Surkha I will try to get some pics of the parents. They are sitting on 2nd round eggs.


----------



## kingdizon (Jan 14, 2013)

Thats a beautiful bird. I have a HUGE soft spot for pigeons with red...actually a PT member Pigeonss I think has a very young pair of red nest mates for sale who should probably just be learning to fly. Great blood, pedigree too. Bout $135 with pedigree shipping and box included. Check out the thread I made Red Homers Wanted and check em out. I was gonna get em buy hey, id rather have my car than new birds


----------



## RogerD (Jul 12, 2012)

*Surkha pics of ash reds*








Cock you can see the ink splashes on the tail.







Hen







Hen and 2013YB


----------



## RogerD (Jul 12, 2012)

Mary here is a question for you. I have some ash red cocks paired with blue bar hens. So far they have produced only blue birds. I am thinking if they are cocks they may carry the ash red. Is there any sex linked male or female? Everything I have read has been with red to red not red to blue.


----------



## tmaas (May 17, 2012)

Roger, your blue offspring from an ash red parent have no ash red in them. Ash is dominant, so if a bird isn't expressing ash then ash is not present in the bird, irrelevant to sex. Sex linkage with ash only plays out when you mate a blue cock to an ash hen, from which all ash offspring will be cocks and blues will be hens or if you mate a het. ash cock to an ash hen then all cocks will be ash (50% het. ash) and half of the hens will be ash with the other half blue.


----------



## tmaas (May 17, 2012)

Roger, your cock bird pictured is het. ash, so you may also get some blue daughter from the pair, and he is sooty, explaining the sooty youngster. The hen pictured looks like it may be smokey because the its beak looks light horn color and its feather coloration looks darker than ash alone. I also have come to think that smokey encourages the expression of a third wing bar, which she has.


----------



## NZ Pigeon (Nov 12, 2011)

The pattern is not very smugded and ash red birds often have ivory beaks, You could be right ofcourse but I do not think this bird is smoky

Roger - This pairing should produce

25% ash red cocks carrying blue
25% ash red hens
25% blue cocks
25% blue hens.


----------



## tmaas (May 17, 2012)

Evan, you may be correct about the hen not being smokey, I agree that the bar definition is pretty good.

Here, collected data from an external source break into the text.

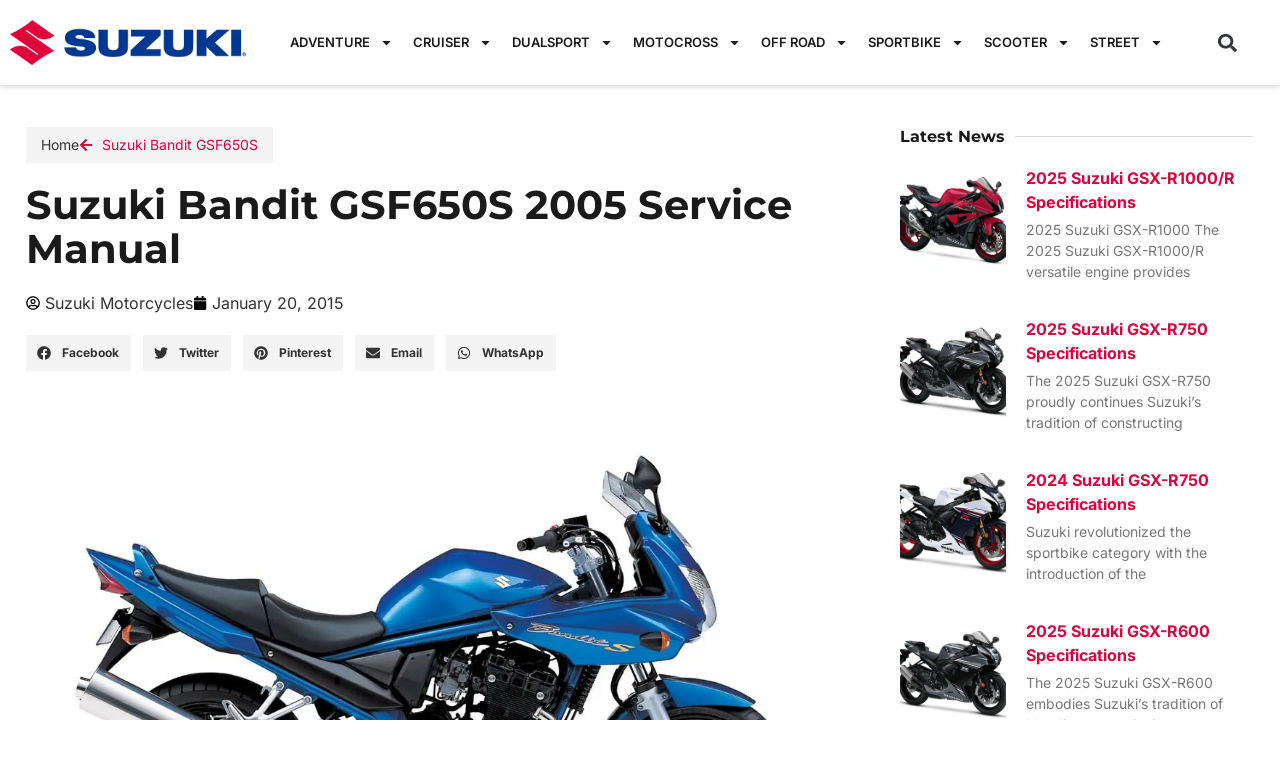

--- FILE ---
content_type: text/html; charset=utf-8
request_url: https://www.google.com/recaptcha/api2/aframe
body_size: 261
content:
<!DOCTYPE HTML><html><head><meta http-equiv="content-type" content="text/html; charset=UTF-8"></head><body><script nonce="BUv4IGrJAlWKQ0IMCWShBw">/** Anti-fraud and anti-abuse applications only. See google.com/recaptcha */ try{var clients={'sodar':'https://pagead2.googlesyndication.com/pagead/sodar?'};window.addEventListener("message",function(a){try{if(a.source===window.parent){var b=JSON.parse(a.data);var c=clients[b['id']];if(c){var d=document.createElement('img');d.src=c+b['params']+'&rc='+(localStorage.getItem("rc::a")?sessionStorage.getItem("rc::b"):"");window.document.body.appendChild(d);sessionStorage.setItem("rc::e",parseInt(sessionStorage.getItem("rc::e")||0)+1);localStorage.setItem("rc::h",'1768932382764');}}}catch(b){}});window.parent.postMessage("_grecaptcha_ready", "*");}catch(b){}</script></body></html>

Roger, the progeny color results from het. ash cock mated to ash hen will be
25% ash red cocks carrying blue
25% ash red cocks pure for ash red
25% ash red hens
25% blue hens


----------



## NZ Pigeon (Nov 12, 2011)

Sorry I thought the pair involved a blue hen?


----------



## NZ Pigeon (Nov 12, 2011)

RogerD said:


> Mary here is a question for you. *I have some ash red cocks paired with blue bar hens. So far they have produced only blue birds. I am thinking if they are cocks they may carry the ash red*. Is there any sex linked male or female? Everything I have read has been with red to red not red to blue.



Are you referring this this question?


----------



## NZ Pigeon (Nov 12, 2011)

tmaas said:


> Evan, you may be correct about the hen not being smokey, I agree that the bar definition is pretty good.
> 
> The progeny color results from this pair will actually be
> 25% ash red cocks carrying blue
> ...


I am pretty certain any pair involving a blue hen will cause all cocks that are ash red to carry blue.


----------



## NZ Pigeon (Nov 12, 2011)

Tmass, You didn't need to edit your post, You were giving the results for the first pair, I gave results for the second. When you told me I was wrong you were clearly confused as to which pair I was referring to as Both our posts are correct.


----------